- _Aplique a leitura_:
• A. Responda, com base no texto sobre os saques na Argentina, às perguntas abaixo.
(i) Quantos anos tinha Ismael Ramírez?
(ii) Quantas detenções houve em Comodoro Rivadavia?
(iii) Quanto do seu valor o peso perdeu?
• B. Resuma em duas frases o texto sobre os saques na Argentina.
• C. Redigite o trecho do texto sobre os saques na Argentina que vai de “Alguma dúvida que” até “matérias seria apocalíptico.”.

Envergonhada pelo apoio desastrado a Macri, a mídia brasileira esconde o caos na Argentina. Até quando? Por Donato

Atualizado em 5 de setembro de 2018 às 11:11
Mauricio Macri. Foto: Juan Mabromata/AFP

Já contabiliza uma morte a crescente onda de saques a supermercados na Argentina, algo que a mídia tradicional tem se esforçado para manter embaixo do tapete. 

O menino Ismael Ramírez, de apenas 15 anos, morreu na segunda-feira em decorrência de um disparo de arma de fogo na cidade de Saenz Peña. Há pelo menos mais uma vítima em estado grave que foi encaminhada ao hospital na província argentina do Chaco.

Em Comodoro Rivadavia o saldo foi de nove detenções também ocorridas durante o saque a um Carrefour e na noite de ontem (dia 4), ao menos outras duas ocorrências: em Mar del Plata um grupo de aproximadamente 15 pessoas saqueou um supermercado (na fuga quatro foram detidos), e uma tentativa a um pequeno comércio acabou frustrada pelo proprietário que disparou tiros para o alto.

Diversos vídeos têm circulado com imagens de pessoas carregando produtos de primeira necessidade.

Alguma dúvida que se fosse na Venezuela o assunto seria manchete? O estardalhaço que a mídia estaria fazendo colocando a culpa no ‘regime’ ocuparia muito mais espaço que o praticado em nome da Argentina. Claro, Maduro é o capeta. O tom das matérias seria apocalíptico.

Não é particularidade nossa. Também o jornal Clarín (o gigante conservador argentino, monopolizador e historicamente detentor de jornal, rádios e TVs) vinha abafando as crescentes manifestações de rua contra as medidas de Mauricio Macri e somente hoje, após a morte do adolescente, resolveu destacar que “o governo admite estar preocupado”.

Preocupado? 

Mauricio Macri – o Amoêdo argentino – foi vendido como antídoto contra a esquerda kirchnerista. Portador de medidas de austeridade, o ‘gestor’ que colocaria a casa em ordem. Agora, dois anos e meio após assumir a presidência da Argentina, mostra-se incapaz de cumprir o que pregava. 

O resultado é que esse João Doria dos pampas (em setembro do ano passado, Doria esteve em Buenos Aires em um encontro com Macri e declarou: “Nossas ideias são absolutamente iguais, sem retoque. Foi um encontro inspirador.”) acabou de anunciar corte em ministérios, aumento de impostos, o dólar disparou e o peso perdeu 50% do valor, endividou-se ainda mais com o FMI. Por fim, Macri admitiu que a pobreza irá aumentar na Argentina.

E as fórmulas e receitas liberais infalíveis?

Para Macri, a situação ruim se deve à seca que afetou o agronegócio, à instabilidade internacional devido os embates comerciais entre China e Estados Unidos e, claro, ao legado da gestão anterior.

- _Trechos dos dados_:
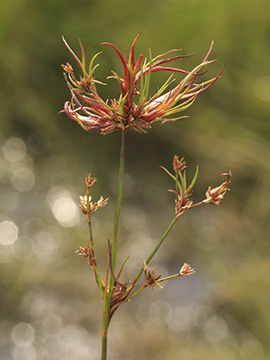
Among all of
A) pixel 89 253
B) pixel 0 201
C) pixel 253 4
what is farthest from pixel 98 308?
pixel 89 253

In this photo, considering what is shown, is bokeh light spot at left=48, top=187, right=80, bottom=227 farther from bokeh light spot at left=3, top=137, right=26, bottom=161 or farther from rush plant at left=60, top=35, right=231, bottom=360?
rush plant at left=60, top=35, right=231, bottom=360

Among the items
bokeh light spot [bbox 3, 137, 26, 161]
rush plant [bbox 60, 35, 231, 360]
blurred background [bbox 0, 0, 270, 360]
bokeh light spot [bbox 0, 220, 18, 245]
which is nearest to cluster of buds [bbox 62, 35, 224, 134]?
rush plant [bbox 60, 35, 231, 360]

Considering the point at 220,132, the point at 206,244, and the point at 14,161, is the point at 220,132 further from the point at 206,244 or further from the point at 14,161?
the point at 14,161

* * *

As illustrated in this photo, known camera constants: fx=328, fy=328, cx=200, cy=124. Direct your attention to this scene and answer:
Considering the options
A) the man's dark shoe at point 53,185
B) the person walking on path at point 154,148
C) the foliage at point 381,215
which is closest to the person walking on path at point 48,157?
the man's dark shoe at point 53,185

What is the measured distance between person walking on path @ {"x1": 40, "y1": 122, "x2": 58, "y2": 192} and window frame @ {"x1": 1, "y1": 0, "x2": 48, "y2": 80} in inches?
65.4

...

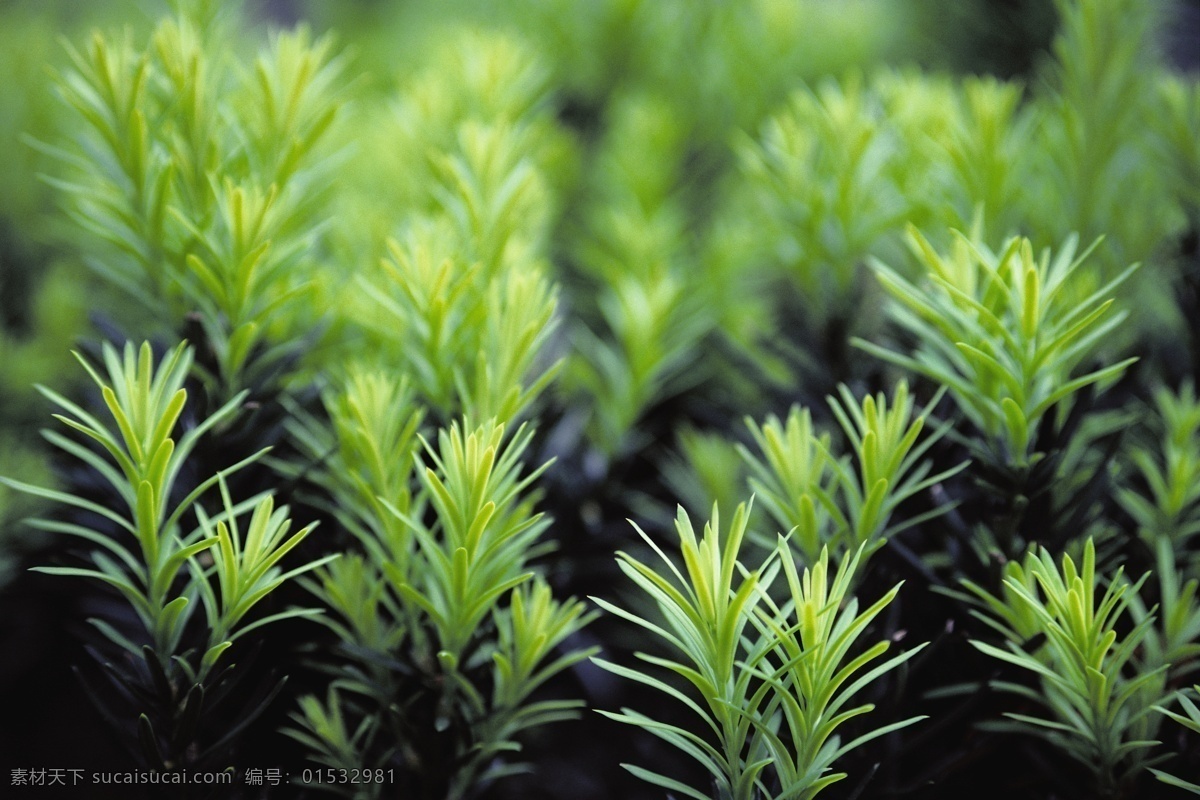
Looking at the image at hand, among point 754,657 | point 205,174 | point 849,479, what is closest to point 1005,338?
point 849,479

- _Respostas do exercício_:
• A.
(i) 15 anos.
(ii) Nove detenções.
(iii) 50%.

• B. Uma crescente onda de saques a supermercados na Argentina já causou a morte do adolescente Ismael Ramírez, de 15 anos, e, segundo o texto, a mídia tradicional tem se esforçado para esconder o assunto. Mauricio Macri, vendido como antídoto contra a esquerda kirchnerista, anunciou corte em ministérios e aumento de impostos, viu o peso perder 50% do valor, admitiu que a pobreza irá aumentar e atribui a situação à seca, aos embates comerciais entre China e Estados Unidos e ao legado da gestão anterior.

• C.
Alguma dúvida que se fosse na Venezuela o assunto seria manchete? O estardalhaço que a mídia estaria fazendo colocando a culpa no ‘regime’ ocuparia muito mais espaço que o praticado em nome da Argentina. Claro, Maduro é o capeta. O tom das matérias seria apocalíptico.